Bismillahirrahmanirrahim,
İlgiyle takip ve istifade ettiğim, aynı zamanda umumen tarih
sevenlere, hususen de İslâm tarihi taliplerine tavsiye ettiğim bu mümtaz
platformdan yazmam için Ebû Ömer b. Dâvûd’dan davet aldığımda son derece memnun
ve müteessir oldum. Kendileri ister günlük, ister, haftalık herhangi bir zaman
şartı öne sürmeden (sadece herhangi bir telif talebimizin olmaması şartıyla)
istediğimiz zaman bu meydanda görüşlerimizi paylaşabileceğimizi bildirdiler.

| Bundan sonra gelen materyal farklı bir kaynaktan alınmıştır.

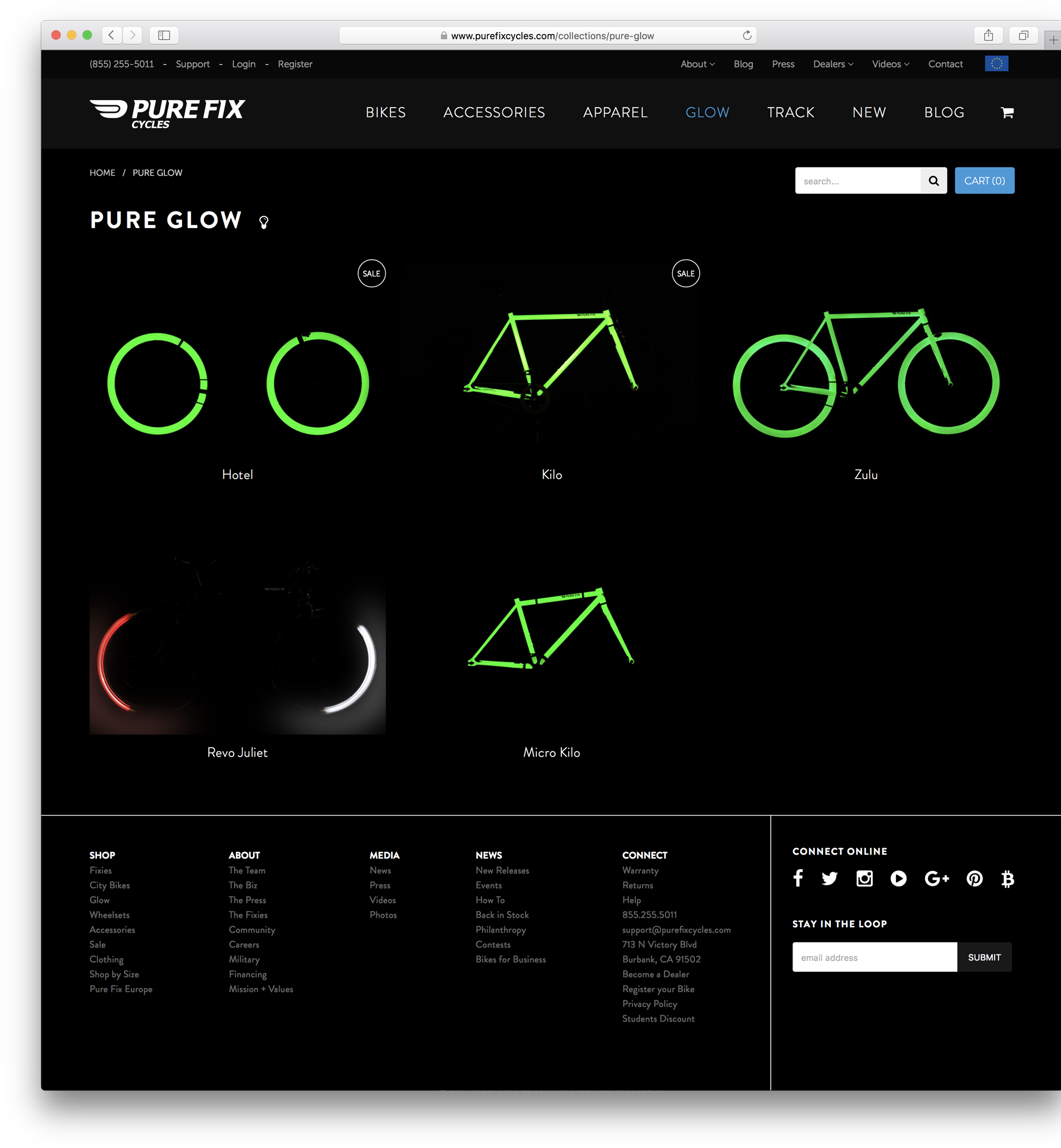 Pure Fix Cycles Glow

Allah kendilerinden razı olsun. Şahsımıza gösterilen teveccühü karşılıksız
bırakmak haddimiz olamaz. Binaenaleyh zat-ı âlilerinin ricaları üzere Bismillah
diyerek söze başlıyoruz. Allah mahcup etmesin.

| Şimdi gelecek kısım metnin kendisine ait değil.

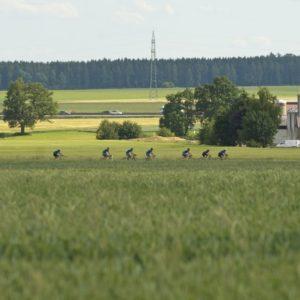 schellen-sau-tour2012-035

Köşemizde insana ve tarihe dair yazılarımız olacak. Esasında tarih,
insanoğlunun hayat serüveni toplamından başka bir şey değildir. Bu sebeple
tarihten bahsetmek, aslında insandan bahsetmektir. Zira tarihin öznesi
insandır. Tarihin hem öznesi, hem nesnesi, hem faili, hem mefulü, hem haklısı,
hem haksızı, hem zalimi hem mazlumu, hem hakimi hem mahkumu, hem oyuncusu hem
seyircisi hasılı tarihin her şeyi insandır. Öyleyse tarihle meşgul olmak,
aslında insanla meşgul olmaktır. Tarihi anlama çabası da tabiatı gereği insanı
anlama çabasından başka bir şey değildir.

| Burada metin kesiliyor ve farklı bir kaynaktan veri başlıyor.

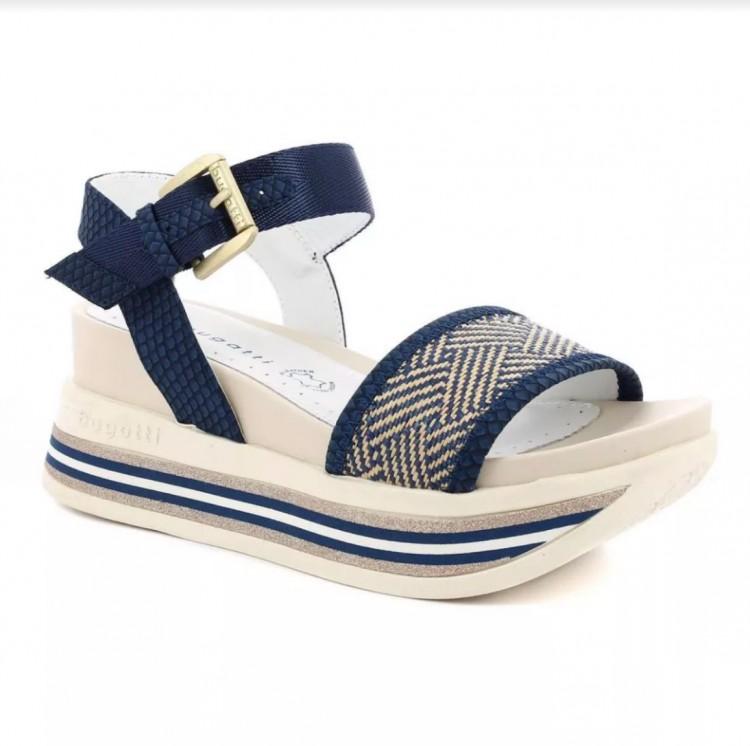 2021-es trendi női, nyári szettek, Bugatti cipőkkel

Tarihin konusu insan, daha doğrusu zaman içinde insan olmakla
birlikte, tarihin konusunun tek tek şahısların mı, yoksa toplumların mı olması
gerektiği konusunda tarihçiler arasında farklı düşünceler mevcuttur. Tarihi, sair
insanlardan farklı özellikleri olan insanların yaptıklarını düşünenlere göre
insanlığın tarihi, aslında yeryüzünde çalışmış ve çabalamış özel insanların
tarihidir. Dolayısıyla tarih geçmişte yaşamış dahilerin, önderlerin,
sultanların, peygamberlerin yani kahramanların hayat hikayesinden ve onların
yaptıklarını incelemekten ibaret bir çabadır. Buna karşılık tarihin konusunun
geçmişteki kahramanların davranışları değil, teşkilatlanmış toplumlar olması,
hatta tarihin topyekun insanlık faaliyeti haline gelmesi gerektiğini ileri
süren tarihçiler de mevcuttur. Bu ikinci grup tarih ilminde toplumsal tarih
çalışmalarının da başlatıcısı olmuşlardır. Zamanla ikinci tarafın görüşü
ağırlık kazanmış ve tarihi hadiselerde tek tek fertlerin etkinliğinin yerini
toplumlar ve toplumsal değişmeler almıştır.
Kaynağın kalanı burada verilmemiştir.